When his grandparents couldn’t afford to send him to school, they arranged for him to apprentice with a decorator from Naples and then with a master mason. He worked hard and became adept at making his own tools, forging them himself.
When he was 16, di Teana went to live and work in Argentina, reuniting with the father he barely knew and who wanted him to be an architect rather than a starving artist. But following years with a brutal work schedule—he even recalled helping build coaches for Peron's labor festival—during which time he also took night classes, he escaped to Europe, spending time in Spain, Italy, and France, chasing art, architecture, and art history.

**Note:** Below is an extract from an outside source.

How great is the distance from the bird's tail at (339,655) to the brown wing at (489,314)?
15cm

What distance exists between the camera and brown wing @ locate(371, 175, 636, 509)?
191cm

He wrote that Europe would give him the opportunity to see the arts in their own setting. “A piece of carved stone,” he wrote, “is really beautiful only in its relation to the church, to the village, to the country.” This seems like a maxim governing all of his work—its physical and cultural context.
What is fascinating about di Teana is how familiar his work seems at first look and yet how difficult it can be to place, attributable perhaps to the fact that he fits comfortably in several genres and time periods.
All sorts of odds and ends made their way into his art, from the drawings he made as a child, including obsessive sketches of Mussolini, to his compulsively executed sculptures. “I was constantly messing in clay,” he recalled. He would also pick up and store rocks and build with them.